## [Trecho do texto]

◇ ◇ ◇ ◇

O sistema carcerário brasileiro é um retrato incontestável do racismo institucional e esmagador do Estado brasileiro. 67% dos presos são negros. Cerca de um terço dos que estão atrás das grades nunca foram julgados, e muitos continuam presos mesmo depois de terem cumprido a pena.

Rafael Braga tornou-se um ícone desse sistema injusto após ser o único entre centenas ou até milhares de presos nas manifestações de junho de 2013 a ter permanecido atrás das grades, enfrentando processo judicial em regime fechado. Além desse escandaloso tratamento diferenciado dado a Rafael, nitidamente por ser ele negro e morador de rua, o mais incrível foi o “crime” cometido por ele: portar um frasco do produto de limpeza Pinho Sol, que, segundo o julgamento proferido pelo juiz Guilherme Schiling, era um “artefato explosivo”. O laudo feito pela polícia no produto, à base de álcool, dizia que ele possuía “mínima aptidão para funcionar como coquetel Molotov.”

◇ ◇ ◇ ◇

## [Questão proposta A]
No texto sobre o sistema carcerário, o que Rafael Braga portava quando foi preso?
## [Questão proposta B]
Retome o texto sobre o sistema carcerário a partir do ponto em que ele termina.
Os dados abaixo não têm relação com o texto sobre o sistema carcerário.

## [Segmento de dados]

◇ ◇ ◇ ◇

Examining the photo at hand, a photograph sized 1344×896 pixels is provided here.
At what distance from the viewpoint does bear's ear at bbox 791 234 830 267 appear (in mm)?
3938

◇ ◇ ◇ ◇

## [Resposta à questão A]
Um frasco do produto de limpeza Pinho Sol.

## [Resposta à questão B]
Sim, claro: quantos manifestantes já não usaram seus perigosos frascos de produtos de limpeza para agredir a polícia e perturbar a ordem desse justo sistema social? Em um de seus relatos sobre o que ocorreu no dia de sua prisão, Rafael disse: “Os policiais me chamaram (‘vem cá moleque’) e atendi. Começaram a me dar porrada e depois me levaram para a cela da Delegacia da Criança, perto do casarão onde eu deixava as minhas coisas. Me tiraram uma hora e meia depois, mais ou menos, e quando cheguei na 5ª DP, a garrafa de Pinho Sol não tinha mais a cor do produto. Estava com uma cor mais clara e um pedaço de pano na boca da garrafa. Eles forjaram. Não sei por que tiveram o prazer de mentir e fazer isso comigo.”

A condenação de Rafael foi a cinco anos e dez dias em regime fechado. Em outubro de 2014, após mais de um ano encarcerado por essa farsa jurídica e a despeito de mobilizações de organizações de esquerda e de direitos humanos de todos os tipos, foi concedido a ele o regime semiaberto por “bom comportamento”.

Logo depois, um novo capítulo da bizarra demonstração de como a justiça funciona: seu advogado postou uma foto de Rafael em frente ao muro da casa de detenção onde cumprta a pena com a seguinte legenda: “Você só olha da esquerda pra direita, o Estado te esmaga de cima para baixo.” Em decorrência disso, a diretora do Instituto Penal condenou Rafael a dez dias na solitária por haver infringido o artigo 59 do regulamento, que diz ser passível de punição “veicular de má-fé, por meio escrito ou oral, crítica infundada à Administração Prisional”.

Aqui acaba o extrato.